Prince Rupert Mayor Lee Brain was appointed to a committee for a 20-month planning project to bring electric vehicle charging stations to Northern B.C. (Mayor Lee Brain Twitter)

Mapping an electric vehicle charging network across northern B.C.

Prince Rupert Mayor Lee Brain named a member of Electric Vehicle Highway 16-97 advisory council

The drive to Prince Rupert from Kamloops takes approximately four days in an electric vehicle, but a new planning committee wants to make that trip faster and easier.

From Haida Gwaii to Kamloops, five regional districts have invested thousands in a planning committee to design a northern charging station network.

“We want to plan out the network so you can drive from Kamloops to say Haida Gwaii or Prince Rupert or vice versa, and along the way, there’s a massive network of places to plug in so you can actually make it there in a timely fashion,” Prince Rupert Mayor Lee Brain said. “Currently, you essentially can’t get up to the north with an electric vehicle.”

READ MORE: Electric charging stations could drive Northern B.C. tourism

Brain is one of the regional district representatives on the Electric Vehicle Highway 16/97 advisory council. Their first meeting was held on June 5.

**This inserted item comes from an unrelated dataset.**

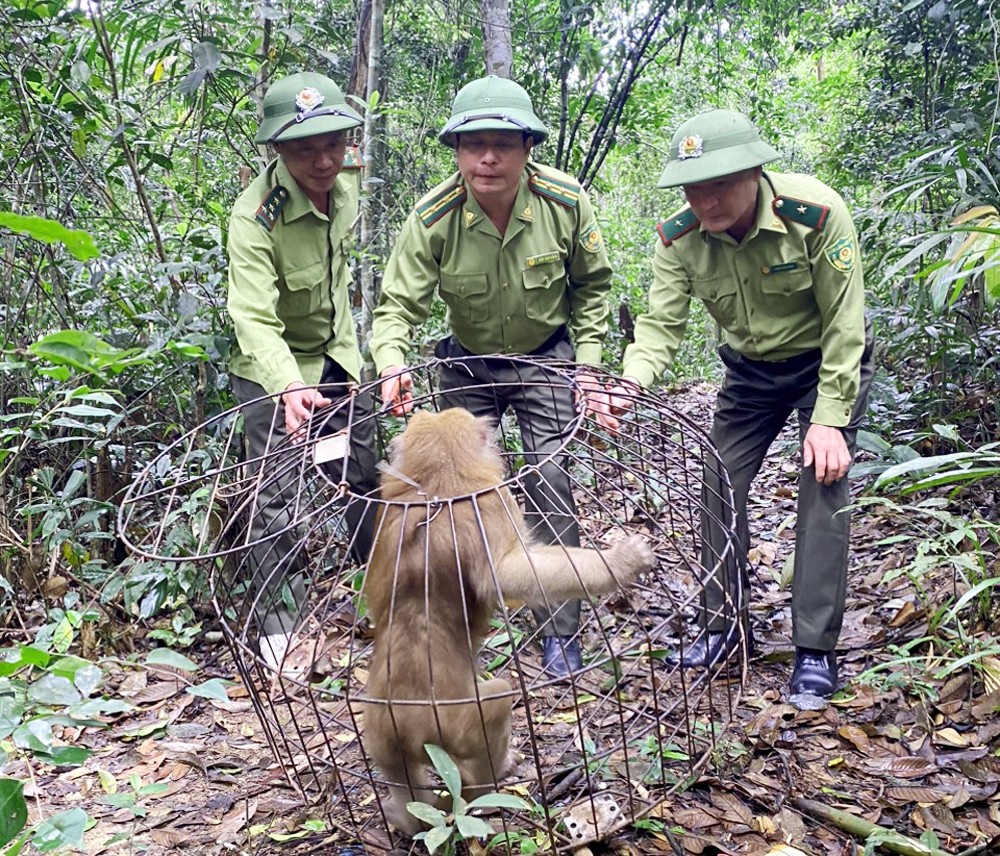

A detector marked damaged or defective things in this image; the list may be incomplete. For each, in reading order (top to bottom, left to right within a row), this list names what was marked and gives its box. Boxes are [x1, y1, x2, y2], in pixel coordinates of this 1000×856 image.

rusty metal wire [117, 358, 744, 852]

“What this can do for the north is not only increase economic opportunities but also tourism opportunities as well as new transportation options,” Brain said, offering examples such as electric buses.

“We need to set the infrastructure up first to allow this to emerge. A kind of build it and they will come type of philosophy.”

With the help of the Community Energy Association, which has worked on a similar project called Accelerate Kootenays, the advisory council expects to work on the network plan for 20 months. They will decide where the charging stations should go, how they’ll be maintained and who will service them.

Different kinds of chargers are necessary depending on the model of electric vehicle. Some can travel as far as 400 kilometres on a charge, while others can only go as far as 100 kilometres.

Once the stations are in place, car dealerships in the north would be able to provide more service to electric vehicles and the demand could increase, the Mayor of Prince Rupert said.

The network would also have positive environmental impacts, reducing greenhouse gas emissions. “Because most of the power in B.C. is hydro, it is a super efficient way for us to start to shift off of fossil fuels,” Brain said.

The planning process may be done by the end of 2019, with implementation between 2020 and 2022. Brain will present the 2030 sustainable city policies at the June 11 city council meeting, which has been in progress since 2015. The electric vehicle network is part of the policy he will present on Monday.